**Document excerpt**
[Start of Attachment]

Some farmers in communities where the Integrated Agricultural Productivity Improvement and Marketing Project (INTAPIMP) is being implemented in the West Mamprusi District have embraced the project and are applying organic manure on their fields.
The application of the organic manure has enabled new crop varieties to mature early as well as ensuring improved yields leading to high income for the farmers.
INTAPIMP is a three-year project being implemented by the Adventist Development and Relief Agency (ADRA) Ghana, in 10 districts in the Northern Region including West Mamprusi, Central Gonja, West Gonja, Bole, Mion, Zabzugu, Tatale-Sangule, Sawla-Tuna-Kalba and Yendi Municipality.
The overall goal of the project, which ends in September this year, is to contribute to poverty reduction in the Region.
The project is being sponsored by the Danish International Development Agency through the Alliance for a Green Revolution in Africa and about 11,404 rice, soybean, groundnut and maize farmers have been trained in good agronomic practices, linked to agro-input dealers, tractor service providers, buyers, processors and other crop value chain actors to ensure the success of the project.
Mr Isaac Kankam-Boadu, Project Manager of ADRA Ghana, accompanied by some project partners, who interacted with some project beneficiaries (farmers) to assess its (project) impact and performance on the beneficiaries at Nayoku, Tianoba, Bugyapala and Bugyakura in the West Mamprusi District, commended them for using organic manure on their farms.
He urged farmers to keep to the good agronomic practices taught them under the project to improve their productivity as well as income so as to reduce poverty in the Region.
Mr Sumani Kantonga, a beneficiary of the project under the Farmer Based Organisation (FBO) “Suguru Nye Buobu” at Nayoku expressed gratitude to ADRA Ghana for educating and training them on the importance of planting in rows and use of organic manure, which had led to increased yields.
He added that through the training they received from ADRA Ghana, his community had made contributions from their group farm which, they used to purchase a tricycle used for transporting farm produce, patients and pregnant women in labour to the hospital.
Madam Aduayiri Christiana, another beneficiary said initially she did not own a farm but after the training, she got into farming and had been able to enroll her children in school.
Mr Seidu Katonga, a beneficiary from the “Suhiyini” FBO at Bugyakura, who used to walk to his farm, said through the project, he had been able to make some income from his farm and had bought a bicycle to facilitate his movement to and from the farm.

[End of Attachment]

**Information supplied**
[Start of Attachment]

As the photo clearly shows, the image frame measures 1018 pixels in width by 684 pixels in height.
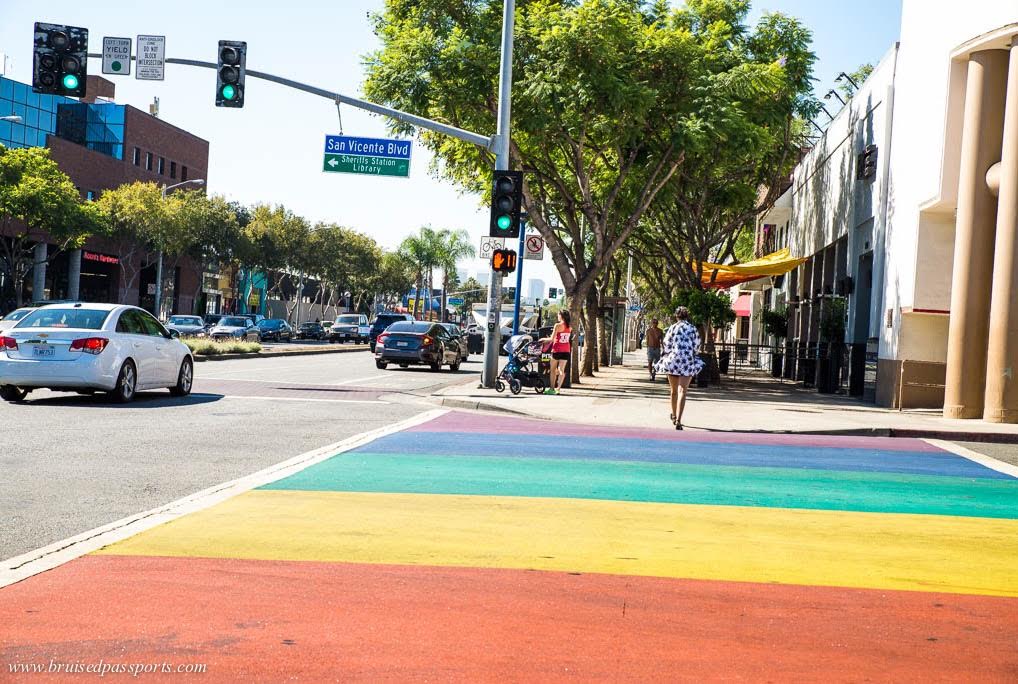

[End of Attachment]

**Prompt**
Answer these questions using the INTAPIMP article.
(a) Which agency sponsors the project, and through which organization?
(b) About how many farmers have been trained under the project?
(c) What did Mr Seidu Katonga buy with his farm income?

**Answer to this exercise**
(a) The Danish International Development Agency, through the Alliance for a Green Revolution in Africa.
(b) About 11,404 farmers.
(c) A bicycle.